It is obvious that these changes are not such as we should expect as a result of the transmission of the mutilation of the tail which is so commonly practised. If the artificial injury were transmitted we should not expect that a variable number of the mesial vertebrae would be absent, but rather those of the tip. There would be no reason why the existing vertebrae should be degenerate as in the majority of the caudal vertebrae of the dogs examined by Bonnet.

Entirely similar phenomena have been observed by Döderlein in the tailless cats which not infrequently occur in Japan. In these cats the rudimentary vertebrae of the tail were reduced to a short, thin, inflexible spiral, which formed a knot densely covered with hair on the posterior part of the animal.

Such a reduction of the tail occurs quite independently of artificial injury, in individuals of which the parents were not injured: it is even found in races, such as the dachshund, which, as far as we know, have never been habitually mutilated.

But the fact is rendered especially interesting because the reduction of the vertebral column in the region of the tail takes place in very various degrees. Sometimes only four vertebrae are absent, sometimes as many as ten. The degree of abnormality in shape and the degree of coalescence between the vertebrae also differ greatly. Hence Bonnet rightly concludes that a slow and gradual process of reduction is going on in these animals, a process which tends, as it were, to shorten the tail. I intentionally say ‘as it were,’ for of course the statement must not be taken literally, and we must not conclude that the process of reduction is a consequence of some hypothetical developmental force seated in the organism, of which the purpose is to remove the tail. On the contrary, this instance shows very clearly that the appearance of a development guided in a certain direction may be produced without the existence of any motive developmental force.

The disposition of the tail to become rudimentary, in cats and dogs, may be explained in the simplest way, by the process which I have formerly called panmixia. The tail is now of hardly any use to these animals; and neither dog nor cat would perish because they possessed only an incomplete tail. Hence natural selection does not now exercise any influence over these parts, and an occasional reduction is no longer eliminated by the early destruction of its possessor: therefore such reduction may be transmitted to the offspring.

The race of tailless foxes which, according to Settegast, existed during the present century on the hunting-grounds of Prince Wilhelm zu Solms-Braunfels, very soon disappeared; while cats and dogs with rudimentary tails have been preserved in many cases. Such results are to be expected, because in these domesticated animals the absence of the tail did not cause any inferiority in the struggle for existence.
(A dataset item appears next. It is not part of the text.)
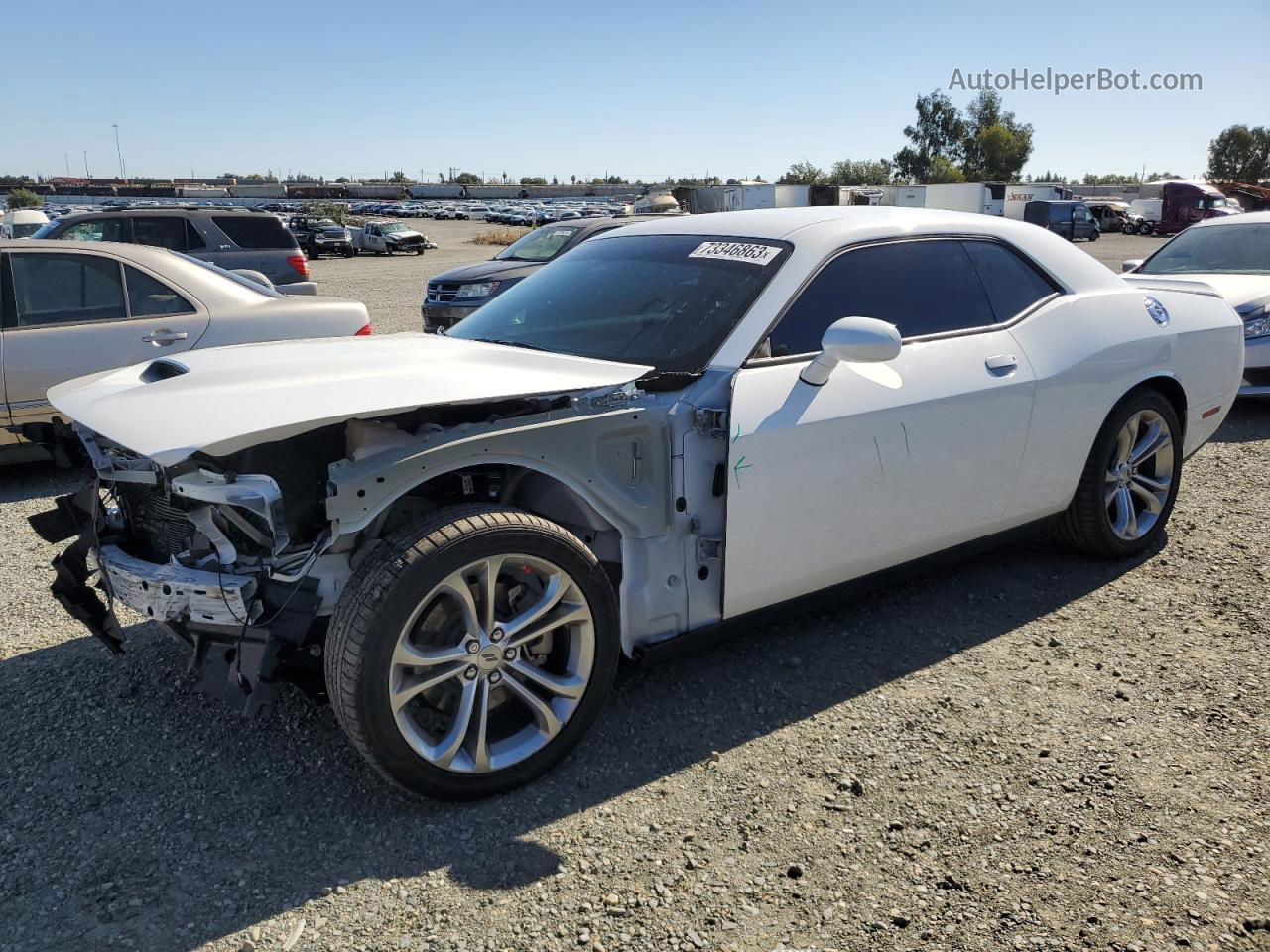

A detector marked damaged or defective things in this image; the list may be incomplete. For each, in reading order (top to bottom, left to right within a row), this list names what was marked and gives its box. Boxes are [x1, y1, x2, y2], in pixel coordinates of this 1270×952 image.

damaged front end [32, 426, 334, 715]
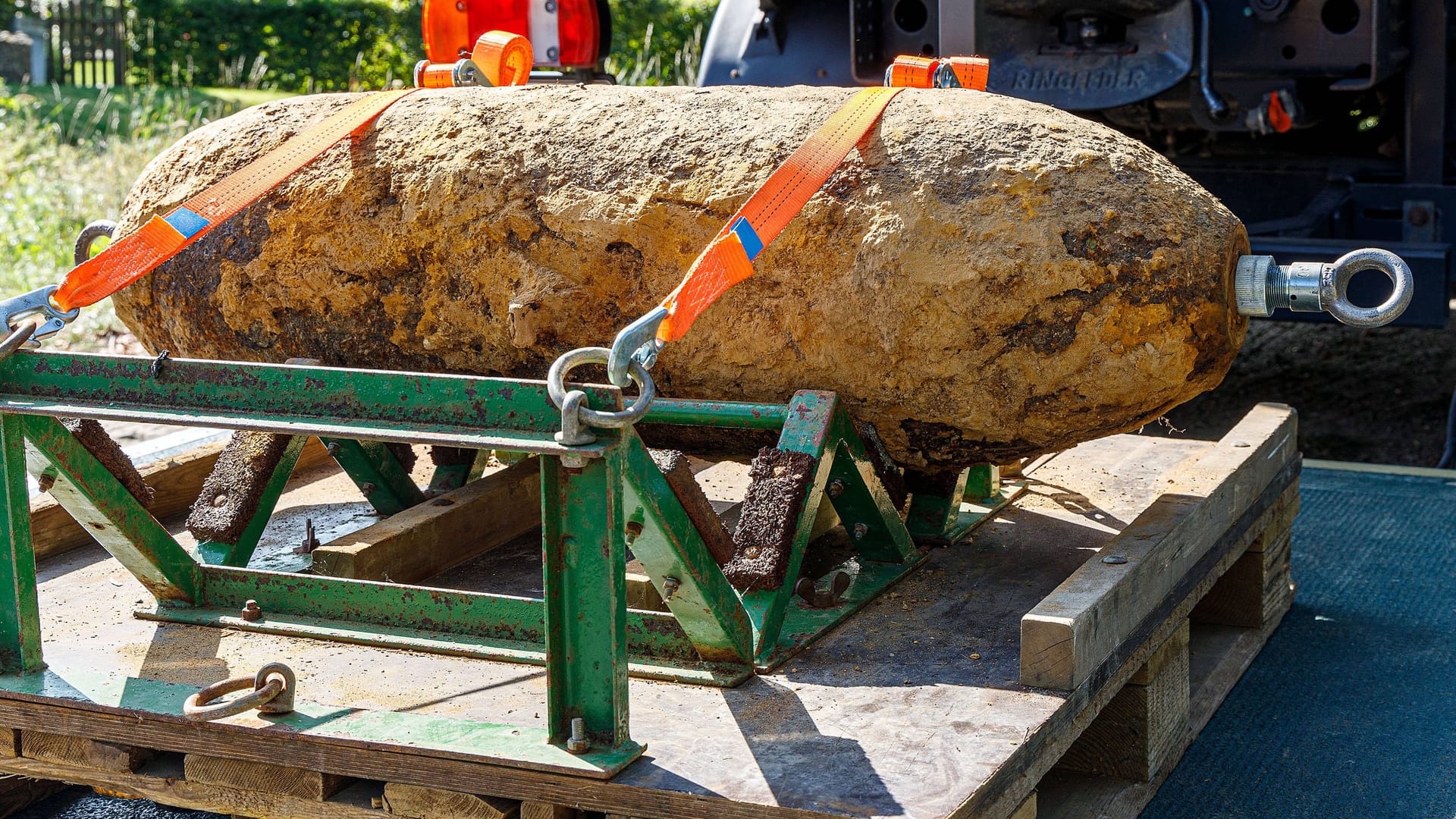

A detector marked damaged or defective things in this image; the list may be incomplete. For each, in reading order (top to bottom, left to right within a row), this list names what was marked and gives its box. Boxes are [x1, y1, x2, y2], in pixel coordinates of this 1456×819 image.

But these facts appear to me to be remarkable in another direction. I previously mentioned the tailless race of Manx cats. Tradition does not tell us how it happened that the descendants of the first tailless cat in the Isle of Man were able to increase and spread in such a manner as to form the dominant race in the island. But we can easily imagine how it happened, when we learn that tailless cats are especially prized[[300]] in Japan, because people think that they are better mousers. Every one in Japan wishes to possess a tailless cat, and people even cut off the tails of normal cats when they cannot obtain those with congenital rudimentary tails, because they believe that cats become better mousers in consequence of taillessness. In Waldkirch the same account of the superiority of tailless cats is curiously enough also found. We thus see how a slight but striking variation may at once cause an energetic process of artificial selection, which helps this variation to predominance: a hint for us to be careful in passing judgment upon sexual selection, for the latter also works upon such functionally indifferent but striking variations. In the case of the cats, man has favoured a particular variation, because the novelty rather than the beauty of the character surprised and attracted him. He has attached an imaginary value to the new character, and by artificial selection has helped it to predominate over the normal form. I see no reason why the same process should not take place in animals by the operation of sexual selection.

But now, after this little digression, let us return to the transmission of mutilations.

We have seen that the rudimentary tails of cats and dogs, as far as they can be submitted to scientific investigation, do not depend upon the transmission of artificial mutilation, but upon the spontaneous appearance of degeneration in the vertebral column of the tail. The opinion may, however, be still held that the customary artificial mutilation of the tail, in many races of dogs and cats, has at least produced a number of rudimentary tails, although, perhaps, not all of them. It might be maintained that the fact of the spontaneous appearance of rudimentary tails does not disprove the supposition that the character may also depend upon the transmission of artificial mutilation.

Obviously, such a question can only be decided by experiment: not, of course, experiments upon dogs and cats, as Bonnet rightly remarks, but experiments upon animals the tails of which are not already in a process of reduction. Bonnet proposes that the question should be investigated in white rats or mice, in which the length of the tail is very uniform, and the occurrence of rudimentary tails is unknown.